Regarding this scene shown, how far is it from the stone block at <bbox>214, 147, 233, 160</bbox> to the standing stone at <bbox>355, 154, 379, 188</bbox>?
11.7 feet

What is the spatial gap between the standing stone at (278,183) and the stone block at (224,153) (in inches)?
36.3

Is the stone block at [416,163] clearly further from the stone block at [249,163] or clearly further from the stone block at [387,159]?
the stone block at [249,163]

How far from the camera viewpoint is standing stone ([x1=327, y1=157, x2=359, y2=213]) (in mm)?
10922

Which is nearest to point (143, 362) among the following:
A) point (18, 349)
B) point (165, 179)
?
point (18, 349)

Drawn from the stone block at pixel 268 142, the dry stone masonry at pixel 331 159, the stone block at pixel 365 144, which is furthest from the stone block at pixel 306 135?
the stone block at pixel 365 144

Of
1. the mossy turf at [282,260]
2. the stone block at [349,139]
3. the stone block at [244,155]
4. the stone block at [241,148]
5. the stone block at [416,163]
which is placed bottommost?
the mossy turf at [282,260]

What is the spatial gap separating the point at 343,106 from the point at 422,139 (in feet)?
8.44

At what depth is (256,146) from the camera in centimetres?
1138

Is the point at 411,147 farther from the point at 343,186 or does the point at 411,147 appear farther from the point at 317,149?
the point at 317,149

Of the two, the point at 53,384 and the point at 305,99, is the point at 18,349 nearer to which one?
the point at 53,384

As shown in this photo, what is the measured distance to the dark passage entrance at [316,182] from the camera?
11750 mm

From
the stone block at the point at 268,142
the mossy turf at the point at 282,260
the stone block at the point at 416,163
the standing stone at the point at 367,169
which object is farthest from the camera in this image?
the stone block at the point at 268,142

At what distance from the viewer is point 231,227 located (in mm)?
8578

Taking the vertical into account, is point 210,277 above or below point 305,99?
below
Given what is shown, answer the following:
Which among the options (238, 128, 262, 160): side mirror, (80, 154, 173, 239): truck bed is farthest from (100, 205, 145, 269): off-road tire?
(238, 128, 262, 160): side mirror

* [EXERCISE AIM]: Which lines of the data above contain the word "spatial", with case counting? Extract each such line in full.

* [EXERCISE RESULT]:
What is the spatial gap between the standing stone at (278,183) and the stone block at (224,153) (in inches)?
What is the spatial gap separating the point at 343,106 from the point at 422,139 (in feet)?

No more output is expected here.